Former Brunswick Judicial Circuit District Attorney Jackie Johnson was indicted Thursday on charges of violating her oath of office and hindering a law enforcement officer following an investigation into her office’s handling of the fatal shooting of Ahmaud Arbery in Georgia last year, the Associated Press reports

The investigation found Johnson showed “favor and affection” toward Greg McMichael, one of the three men indicted on federal hate crimes and attempted kidnapping charges in connection to Arbery’s death. McMichael worked as an investigator for Johnson prior to his retirement in 2019.

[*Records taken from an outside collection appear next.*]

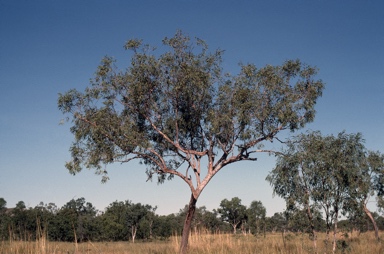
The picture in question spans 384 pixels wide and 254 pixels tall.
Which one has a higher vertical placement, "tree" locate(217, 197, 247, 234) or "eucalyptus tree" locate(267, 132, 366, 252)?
"eucalyptus tree" locate(267, 132, 366, 252)

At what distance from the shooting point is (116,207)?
73.4 metres

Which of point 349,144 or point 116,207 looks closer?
point 349,144

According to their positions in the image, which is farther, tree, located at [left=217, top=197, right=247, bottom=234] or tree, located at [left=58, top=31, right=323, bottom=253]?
tree, located at [left=217, top=197, right=247, bottom=234]

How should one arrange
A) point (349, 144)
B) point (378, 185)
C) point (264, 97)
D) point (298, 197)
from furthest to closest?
1. point (378, 185)
2. point (264, 97)
3. point (349, 144)
4. point (298, 197)

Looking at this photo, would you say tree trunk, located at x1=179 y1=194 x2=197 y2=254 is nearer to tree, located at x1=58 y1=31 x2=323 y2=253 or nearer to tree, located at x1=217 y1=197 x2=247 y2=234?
tree, located at x1=58 y1=31 x2=323 y2=253

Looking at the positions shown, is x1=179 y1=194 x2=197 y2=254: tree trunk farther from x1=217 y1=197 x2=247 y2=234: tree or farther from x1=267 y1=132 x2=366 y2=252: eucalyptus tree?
x1=217 y1=197 x2=247 y2=234: tree

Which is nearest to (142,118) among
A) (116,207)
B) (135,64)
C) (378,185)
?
(135,64)

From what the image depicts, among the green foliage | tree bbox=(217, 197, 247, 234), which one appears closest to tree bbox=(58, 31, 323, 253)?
the green foliage

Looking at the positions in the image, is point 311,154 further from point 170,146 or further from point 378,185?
point 378,185

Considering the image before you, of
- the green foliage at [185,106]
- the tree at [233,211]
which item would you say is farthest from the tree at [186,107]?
the tree at [233,211]

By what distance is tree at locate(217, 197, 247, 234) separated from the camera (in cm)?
8388

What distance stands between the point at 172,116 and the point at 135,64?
413 centimetres

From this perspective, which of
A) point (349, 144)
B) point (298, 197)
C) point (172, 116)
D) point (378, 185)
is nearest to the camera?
point (298, 197)

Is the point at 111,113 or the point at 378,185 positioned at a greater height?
the point at 111,113
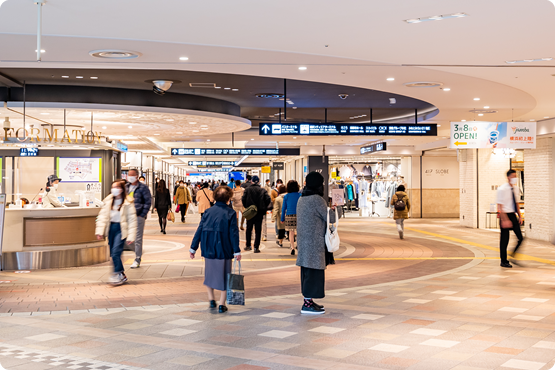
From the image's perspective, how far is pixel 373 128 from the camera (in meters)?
14.5

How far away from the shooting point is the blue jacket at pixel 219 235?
6609mm

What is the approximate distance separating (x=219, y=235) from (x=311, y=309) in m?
1.39

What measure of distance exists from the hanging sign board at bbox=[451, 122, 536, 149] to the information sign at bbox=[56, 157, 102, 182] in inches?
510

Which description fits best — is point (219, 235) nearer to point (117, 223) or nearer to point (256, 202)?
point (117, 223)

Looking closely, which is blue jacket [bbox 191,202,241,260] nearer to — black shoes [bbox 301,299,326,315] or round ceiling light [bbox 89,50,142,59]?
black shoes [bbox 301,299,326,315]

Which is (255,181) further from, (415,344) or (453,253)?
(415,344)

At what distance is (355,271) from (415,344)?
15.3ft

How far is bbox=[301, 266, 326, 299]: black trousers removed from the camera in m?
6.56

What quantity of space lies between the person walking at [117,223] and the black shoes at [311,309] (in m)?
3.34

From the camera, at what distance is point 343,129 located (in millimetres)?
14203

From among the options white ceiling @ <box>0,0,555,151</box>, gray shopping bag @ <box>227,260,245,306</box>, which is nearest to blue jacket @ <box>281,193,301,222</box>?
white ceiling @ <box>0,0,555,151</box>

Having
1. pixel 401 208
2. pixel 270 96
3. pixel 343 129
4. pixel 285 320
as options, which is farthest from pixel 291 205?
pixel 285 320

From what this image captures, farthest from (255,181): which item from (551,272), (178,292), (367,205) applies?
(367,205)

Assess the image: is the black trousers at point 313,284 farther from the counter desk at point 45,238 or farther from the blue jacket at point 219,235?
the counter desk at point 45,238
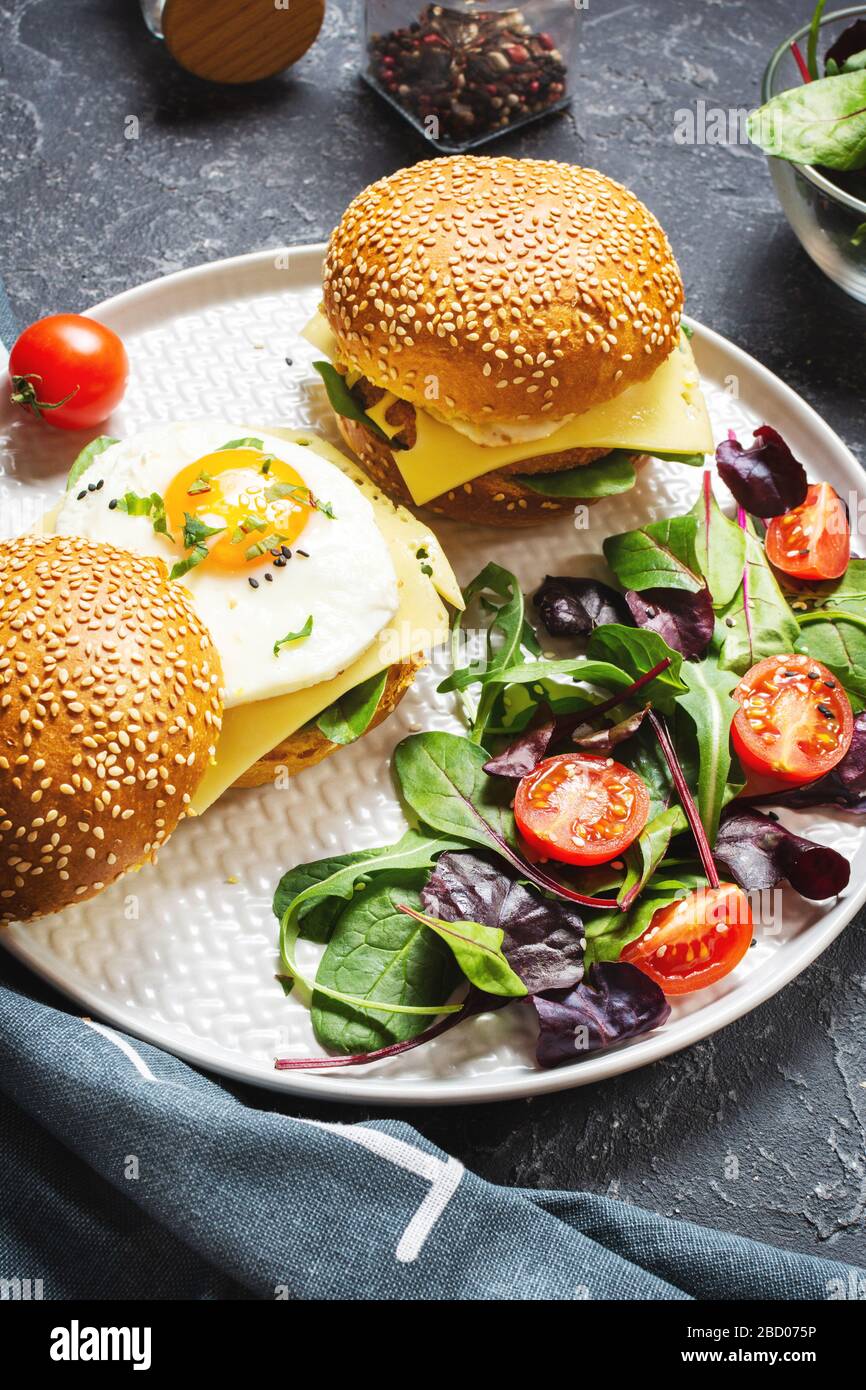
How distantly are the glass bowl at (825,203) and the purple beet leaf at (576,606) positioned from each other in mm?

She maintained at the time that her participation in the case was “minimal,” pointing out that she not only recused herself but turned away Glynn County police who sought legal advice from her assistant prosecutors due to a conflict of interest. 

Shortly after the incident, McMichael contacted Johnson, asking her to call him back while admitting to being involved in a shooting. “Jackie, this is Greg,” he said in the recorded call. “Could you call me as soon as you possibly can? My son and I have been involved in a shooting and I need some advice right away.” Phone records indicate she never called him back. 

Johnson is also accused of interfering with police officers at the scene by “directing that Travis McMichael [Gregory’s son] should not be placed under arrest.” Georgia Attorney General Chris Carr is asking the Georgia Bureau of Investigation to also look into Waycross Judicial Circuit District Attorney George Barnhill’s handling of the case because he received a call from Johnson regarding how to handle the shooting.

Barnhill recused himself from the case as well after Arbery’s family discovered that his son served as an assistant prosecutor for Johnson. Before stepping aside, Barnhill advised officers “that he did not see grounds for the arrest of any of the individuals involved in Mr. Arbery’s death.” Carr said he was unaware of this development when Barnhill was appointed to take up the case. 

Barnhill also allegedly wrote a letter to the captain of the Glynn County police saying the McMichaels “were following, in ‘hot pursuit,’ a burglary suspect, with solid first hand probable cause, in their neighborhood, and asking/ telling him to stop,” and since “their intent was to stop and hold this criminal suspect until law enforcement arrived,” their actions were “perfectly legal” under Georgia law. 

Gregory and Travis McMichael, along with William “Roddie” Bryan, were formally charged nearly three months after the footage surfaced. They have all plead not guilty, claiming Arbery matched the description of a burglary suspect. Their trial is set to begin with jury selection in Feb. 2022.